═══ EXTRACT

You are viewing a plain text version of this content. The canonical link for it is here.
Posted to commits@lucene.apache.org by sh...@apache.org on 2017/03/29 04:13:48 UTC

lucene-solr:branch_6x: SOLR-10349: Add totalTermFreq support to TermsComponent

Repository: lucene-solr
Updated Branches:
  refs/heads/branch_6x f36b2bfbb -> bcc36b900


SOLR-10349: Add totalTermFreq support to TermsComponent

TermsComponent only returns docFreq information per requested term.
This commit adds a terms.ttf parameter, which if set to true, will
return both docFreq and totalTermFreq statistics for each requested
term.


Project: http://git-wip-us.apache.org/repos/asf/lucene-solr/repo
Commit: http://git-wip-us.apache.org/repos/asf/lucene-solr/commit/bcc36b90
Tree: http://git-wip-us.apache.org/repos/asf/lucene-solr/tree/bcc36b90
Diff: http://git-wip-us.apache.org/repos/asf/lucene-solr/diff/bcc36b90

Branch: refs/heads/branch_6x
Commit: bcc36b9005afc5a36c1e9fc28ae6a9e5aedcd83d
Parents: f36b2bf
Author: Shai Erera <sh...@apache.org>
Authored: Thu Mar 23 08:28:05 2017 +0200
Committer: Shai Erera <sh...@apache.org>
Committed: Wed Mar 29 06:25:13 2017 +0300

----------------------------------------------------------------------
 solr/CHANGES.txt                                |  2 +
 .../solr/handler/component/TermsComponent.java  | 66 ++++++++++++--------
 .../DistributedTermsComponentTest.java          |  3 +-
 .../handler/component/TermsComponentTest.java   | 38 +++++++++++
 .../client/solrj/response/QueryResponse.java    |  6 +-
 .../client/solrj/response/TermsResponse.java    | 37 +++++++++--
 .../apache/solr/common/params/TermsParams.java  | 12 ++--
 7 files changed, 124 insertions(+), 40 deletions(-)

══════

TASKS TO CARRY OUT>
**1)** Decide whether each statement agrees with the commit notice. Answer yes or no and quote the words from the notice that settle it. (a) The new parameter is called terms.ttf. (b) Before this change, TermsComponent already returned totalTermFreq for each requested term. (c) The change touched seven files.
**2)** Please reproduce the commit notice word for word from "Repository: lucene-solr" up to and including "per requested term.".
The lines that come next have no part in this work.

═══ SOURCE DATA

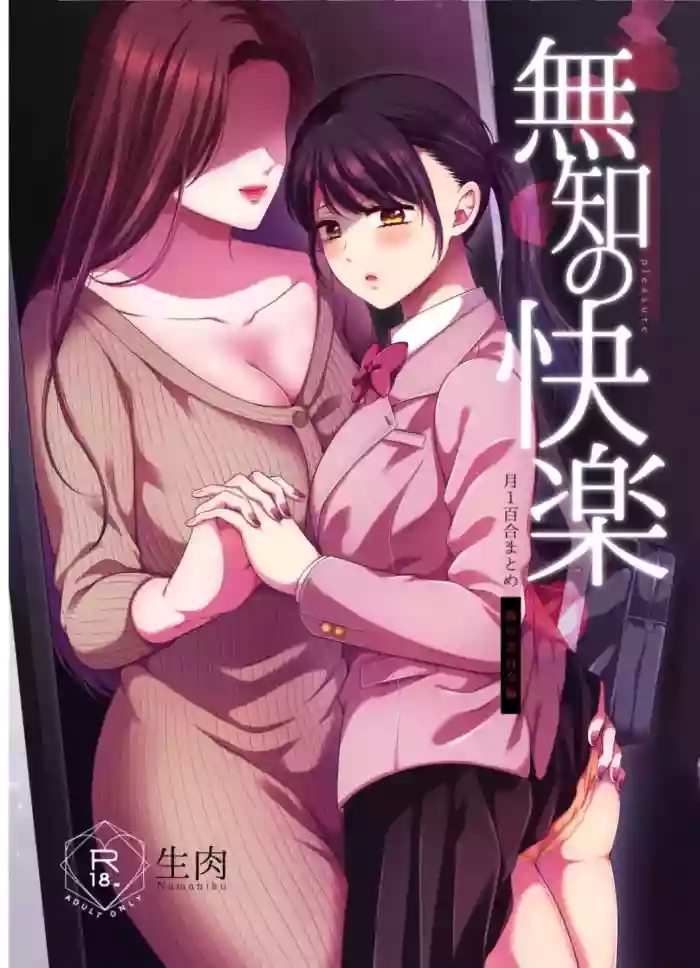Muchi no Kairaku| 一月百合匯總篇 年齡差百合集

══════

ANSWERS BY ITEM>
**1)**
(a) Yes: "This commit adds a terms.ttf parameter"
(b) No: "TermsComponent only returns docFreq information per requested term."
(c) Yes: "7 files changed"

**2)**
Repository: lucene-solr
Updated Branches:
  refs/heads/branch_6x f36b2bfbb -> bcc36b900


SOLR-10349: Add totalTermFreq support to TermsComponent

TermsComponent only returns docFreq information per requested term.